First Wednesday: Has NSA spying “reached too far”?

Talk Wednesday 6 November 2013, 7:00 PM

The latest revelations from whistleblower Edward Snowden have further exposed the extent of the US National Security Agency’s (NSA) surveillance. Amidst this new release of files are allegations that the NSA spied on its allies in Europe and engaged in widespread tapping of phone calls made by prominent European politicians.

European countries summoned US ambassadors and an EU delegation met with officials in Washington to convey their concerns. Will diplomatic tensions lead to any change in US surveillance practice and should we be surprised by these latest revelations?

As pressure mounts on Washington and the release of information continues, join us to explore what the files reveal and the consequences of this diplomatic storm. We will be examining the actions of the intelligence services and asking whether they are aligned with protecting national security or as US Secretary of State John Kerry has said, that in some cases their “actions have reached too far”.

Chaired by Owen Bennett-Jones, freelance journalist and a host of Newshour on the BBC World Service. As a correspondent with the BBC he has reported from over 60 countries, he is author of Pakistan: Eye of the Storm and his first novel Target Britain. He has also written for the Financial Times, The Guardian, The New Republic and the London Review of Books.

The panel:

Nigel Inkster is director of transnational threats and political risk at the International Institute for Strategic Studies (IISS). He served in the British Secret Intelligence Service (SIS) from 1975 to 2006, and spent seven years on the Board of SIS, the last two as assistant chief and director for operations and intelligence.

Steven Erlanger is London bureau chief for The New York Times. Previously he has served as bureau chief in Paris, Jerusalem, Berlin, Moscow, Bangkok and Central Europe and the Balkans. He has also been cultural news editor, chief diplomatic correspondent based in Washington, Moscow correspondent and Southeast Asia correspondent.

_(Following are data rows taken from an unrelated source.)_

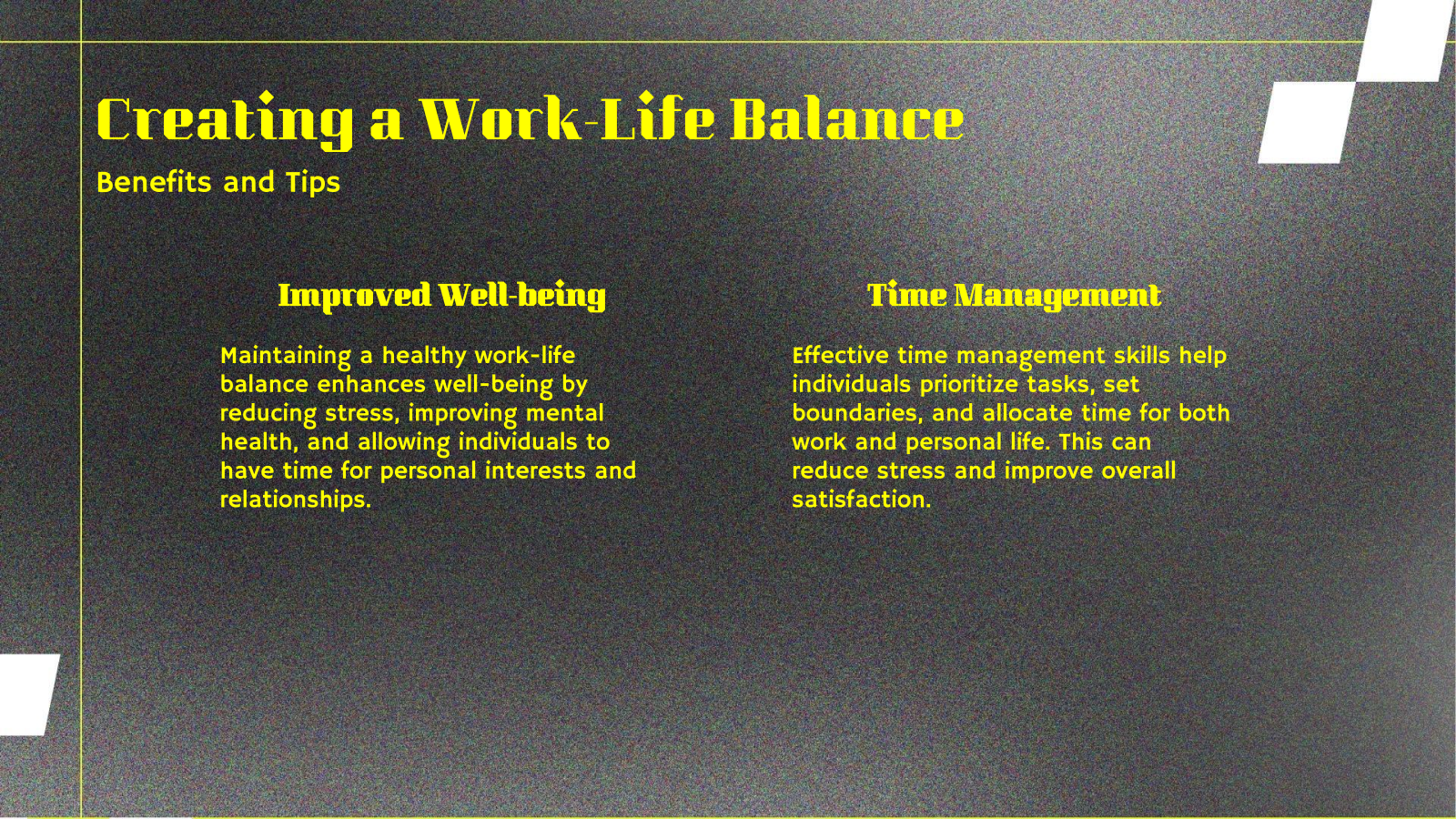 Creating a Work-Life Balance

Benefits and Tips

Improved Well-being

Maintaining a healthy work-life balance enhances well-being by reducing stress, improving mental health, and allowing individuals to have time for personal interests and relationships.

Time Management

Effective time management skills help individuals prioritize tasks, set boundaries, and allocate time for both work and personal life. This can reduce stress and improve overall satisfaction.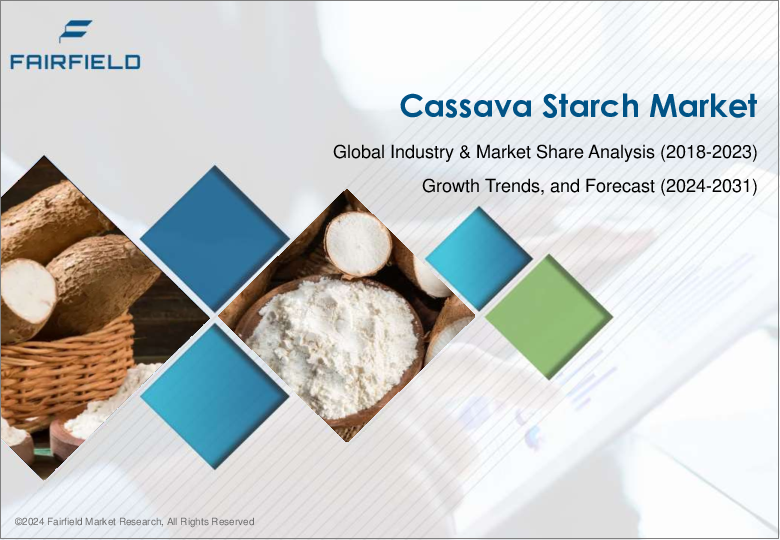 FAIRFIELD

Cassava Starch Market

Global Industry & Market Share Analysis (2018-2023)

Growth Trends, and Forecast (2024-2031)

©2024 Fairfield Market Research, All Rights Reserved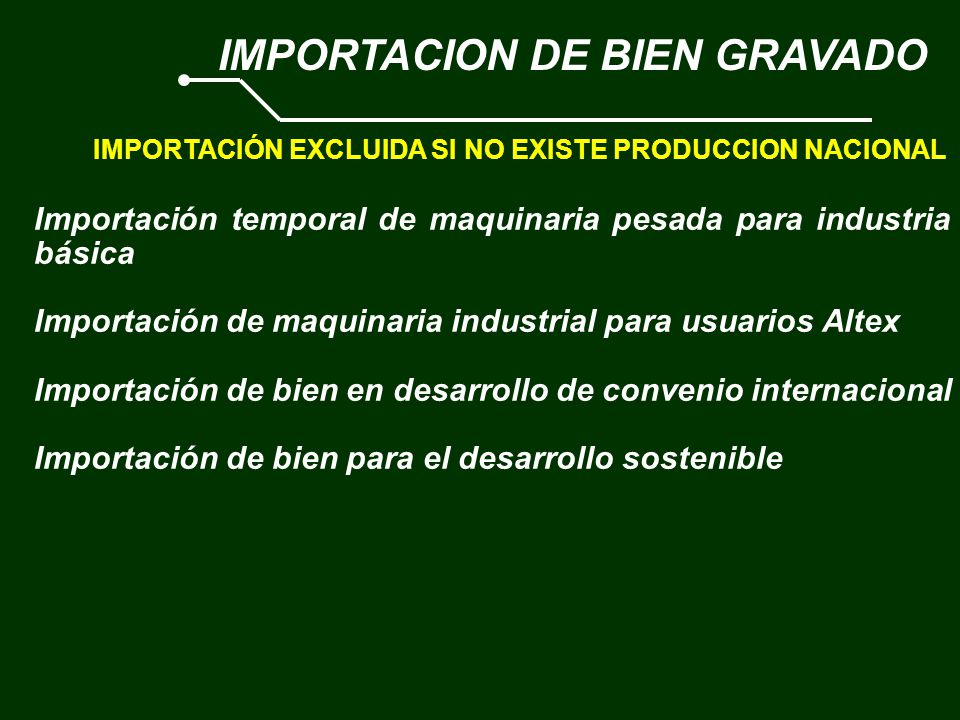 IMPORTACION DE BIEN GRAVADO

IMPORTACIÓN EXCLUIDA SI NO EXISTE PRODUCCION NACIONAL

Importación temporal de maquinaria pesada para industria básica

Importación de maquinaria industrial para usuarios Altex

Importación de bien en desarrollo de convenio internacional

Importación de bien para el desarrollo sostenible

James Rubin is a visiting scholar at Oxford University’s Rothermere American Institute, a contributing editor of The New Republic and a commentator, lecturer and analyst on world affairs and US foreign policy. He served under President Clinton as assistant secretary of state for public affairs and chief spokesman for the State Department from 1997 – 2000.

Christoph Scheuermann is London bureau chief for German weekly Der Spiegel. He was previously a reporter at the magazine’s national desk in Hamburg, covering terrorism, extremism and current affairs.

Julian Borger is The Guardian‘s diplomatic editor. He was previously a correspondent in the US, the Middle East, Eastern Europe and the Balkans.